The coronavirus outbreaks in the U.S. appeared during the tail end of the flu season, and there have been a handful of reports of patients being infected with both flu and COVID-19 at the same time, Dr. Schaffner said.
“What we anticipate is that there will likely be a double-barreled respiratory virus season with both flu and COVID-19, more or less simultaneously active,” Dr. Schaffner said. “And of course, the two of them resemble each other in clinical presentation, which will lead to a lot of confusion and concern both on the part of the public and providers.”
Influenza and COVID-19 share many symptoms, including fever, chills, muscle aches and cough, which tends to be dry with the coronavirus.
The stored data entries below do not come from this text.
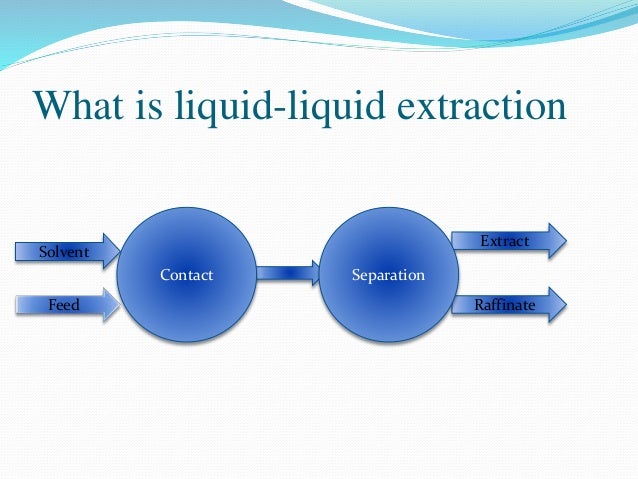 What is liquid-liquid extraction

Solvent
Feed
Contact
Separation
Extract
Raffinate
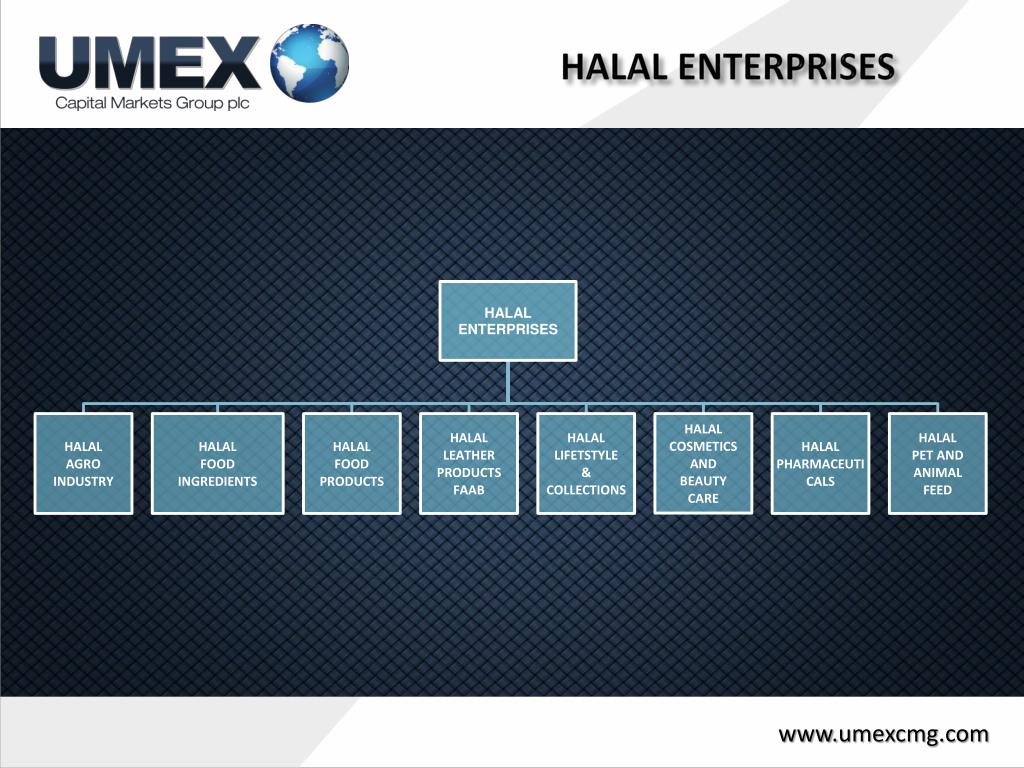 UMEX
Capital Markets Group plc

HALAL ENTERPRISES

HALAL ENTERPRISES

HALAL AGRO INDUSTRY

HALAL FOOD INGREDIENTS

HALAL FOOD PRODUCTS

HALAL LEATHER PRODUCTS FAAB

HALAL LIFETSTYLE & COLLECTIONS

HALAL COSMETICS AND BEAUTY CARE

HALAL PHARMACEUTI CALS

HALAL PET AND ANIMAL FEED

www.umexcmg.com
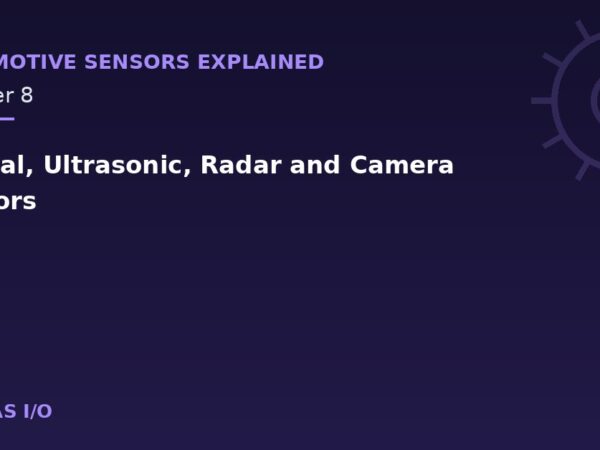 MOTIVE SENSORS EXPLAINED

er 8

al, Ultrasonic, Radar and Camera ors

AS I/O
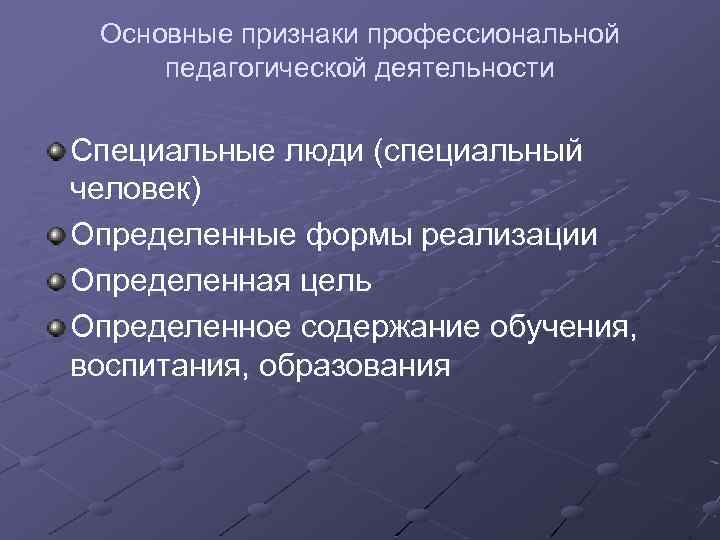 Основные признаки профессиональной педагогической деятельности

Специальные люди (специальный человек)

Определенные формы реализации

Определенная цель

Определенное содержание обучения, воспитания, образования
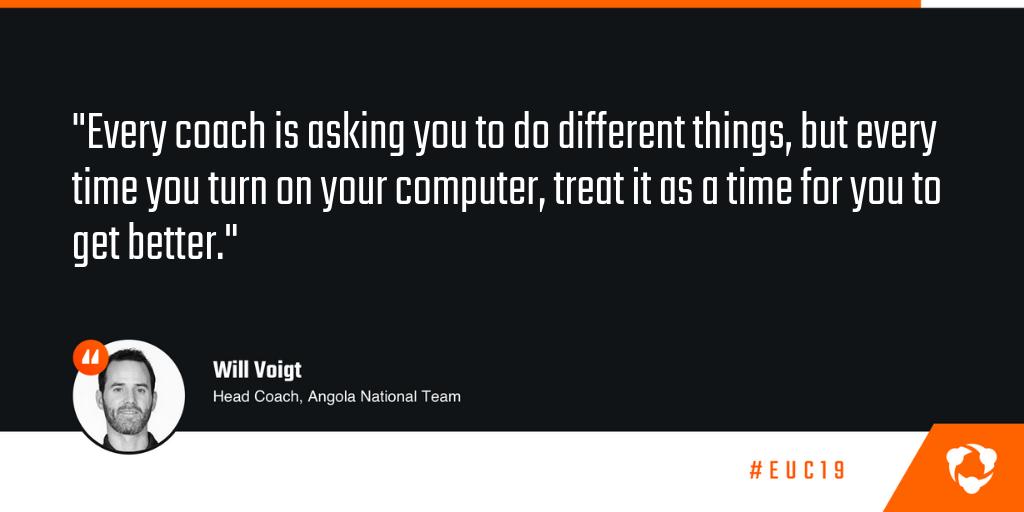 "Every coach is asking you to do different things, but every time you turn on your computer, treat it as a time for you to get better."

Will Voigt
Head Coach, Angola National Team

#EUC19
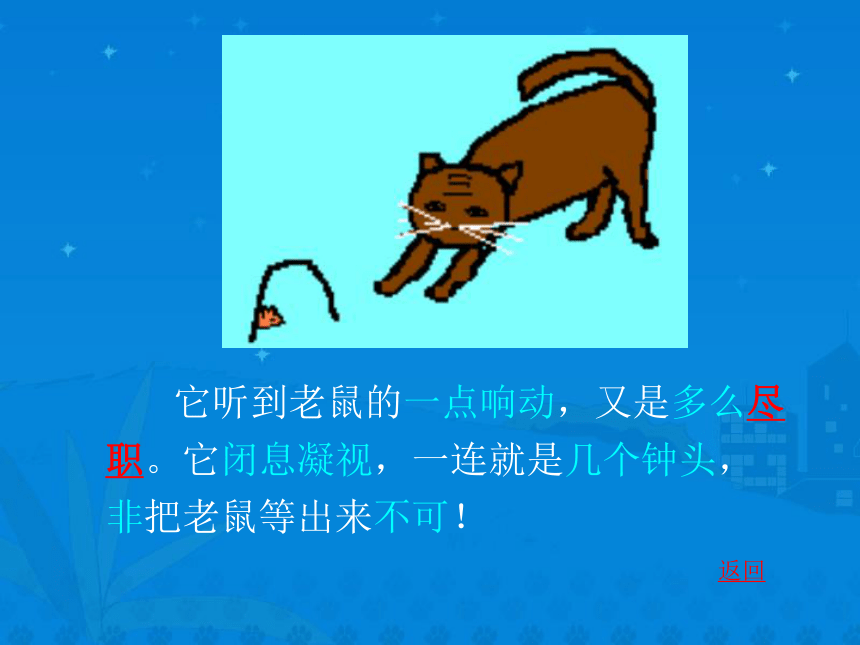 它听到老鼠的一点响动，又是多么尽职。它闭息凝视，一连就是几个钟头，非把老鼠等出来不可！

返回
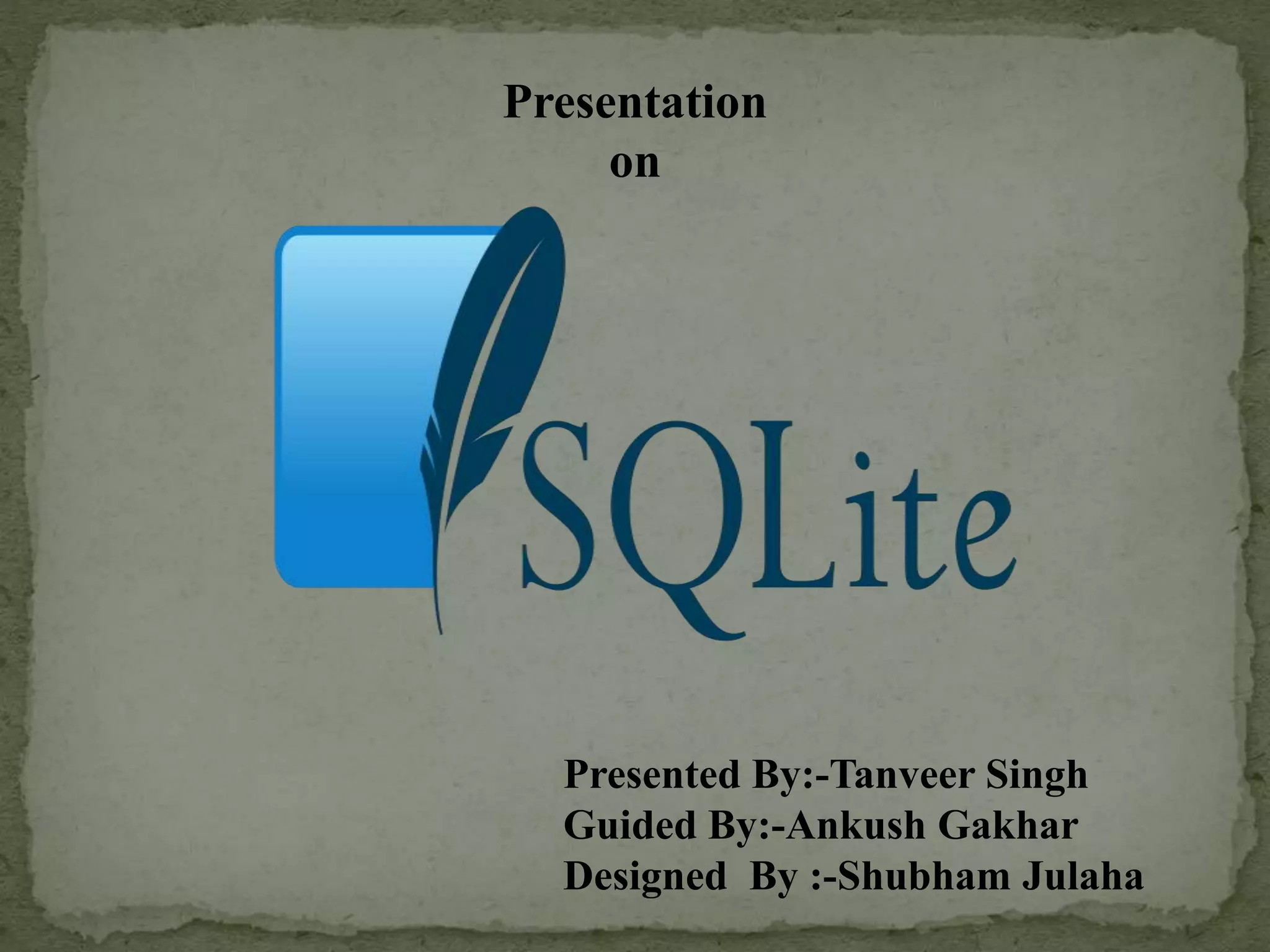 Presentation
on

SQLite

Presented By:-Tanveer Singh
Guided By:-Ankush Gakhar
Designed By :-Shubham Julaha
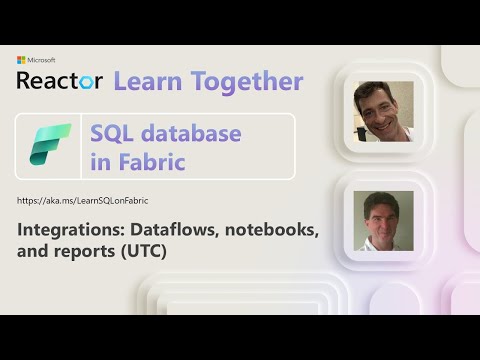 Microsoft
Reactor Learn Together

SQL database in Fabric

https://aka.ms/LearnSQLonFabric

Integrations: Dataflows, notebooks, and reports (UTC)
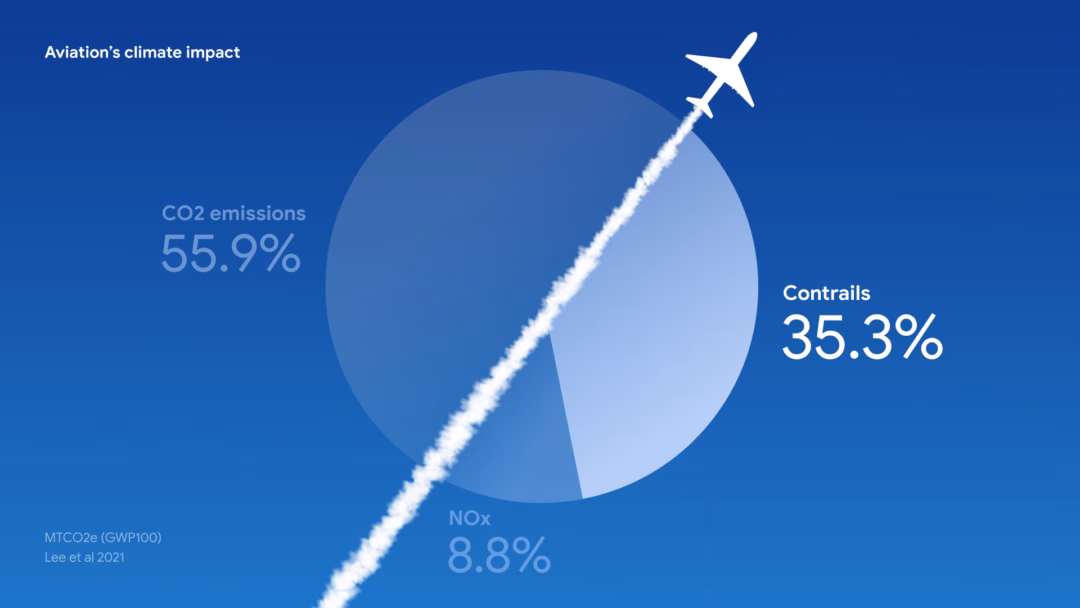 Aviation's climate impact

CO2 emissions
55.9%

Contrails
35.3%

NOx
8.8%

MTCO2e (GWP100)
Lee et al 2021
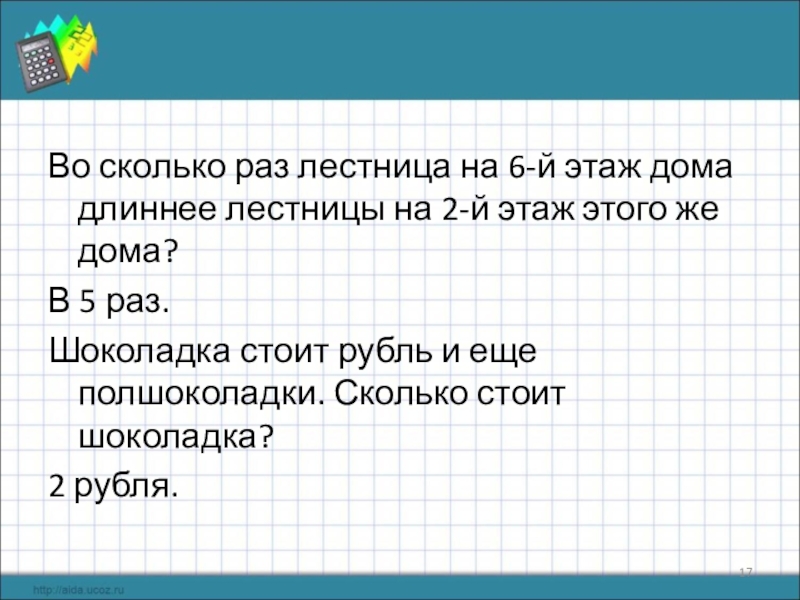 Во сколько раз лестница на 6-й этаж дома длиннее лестницы на 2-й этаж этого же дома?

В 5 раз.

Шоколадка стоит рубль и еще полшоколадки. Сколько стоит шоколадка?

2 рубля.

17

http://aida.ucoz.ru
Other COVID-19 symptoms: shortness of breath, difficulty breathing, loss of taste and smell.
The coronavirus has infected more than 1.6 million people and killed more than 97,000 in the U.S. as of Monday, according to the Johns Hopkins University coronavirus tracker.
Last season, the flu sickened between 39 million to 56 million people, hospitalized 410,000 to 740,000 and killed 24,000 to 62,000 in the U.S., federal estimates show.
The estimated fatality rate for COVID-19 is between 3% and 4%, while the mortality rate for influenza is usually below 0.1%.
While manufacturers expect to produce more flu vaccine doses this year, infectious disease experts worry it might be more difficult to get a flu shot due to the coronavirus pandemic.
“Distribution may be an issue given that people usually go to their doctors’ offices so a lot will depend on the ability to go to your physicians’ offices in the fall when we start administering the vaccine. It will be difficult to have big efforts where you have big clinics where people go and get their flu shots,” said Dr. Sandro Cinti, a professor of infectious diseases at the University of Michigan, Ann Arbor.
He added that it’s important to push people to get the flu vaccine to prevent influenza and to lessen confusion over whether a respiratory illness is the flu or COVID-19 while freeing up the health care system more to respond to coronavirus cases.
While Dr. Cinti thinks people will be able to visit most doctors’ offices to get flu shots, he said there might be more barriers such as booking an appointment when physicians are trying to avoid full waiting rooms.
People might rely more on drive-through and curbside clinics to get their flu shots this season, Mr. Tan said.
“If there were ever a year to get vaccinated against the flu, this is it,” Dr. Schaffner said, adding he hopes COVID-19 ends up being a seasonal illness so that people can get a break from the viral infection.
Health officials recommend that everyone 6 months and older get a flu shot every season.
Flu vaccine production in the U.S. began in the spring after the influenza strains were selected by the World Health Organization.
The three virus strains for the 2020-2021 flu season are an A/Guangdong-Maonan/SWL1536/2019 (H1N1)pdm09-like virus; an A/Hong Kong/2671/2019 (H3N2)-like virus; and a B/Washington/02/2019 (B/Victoria lineage)-like virus.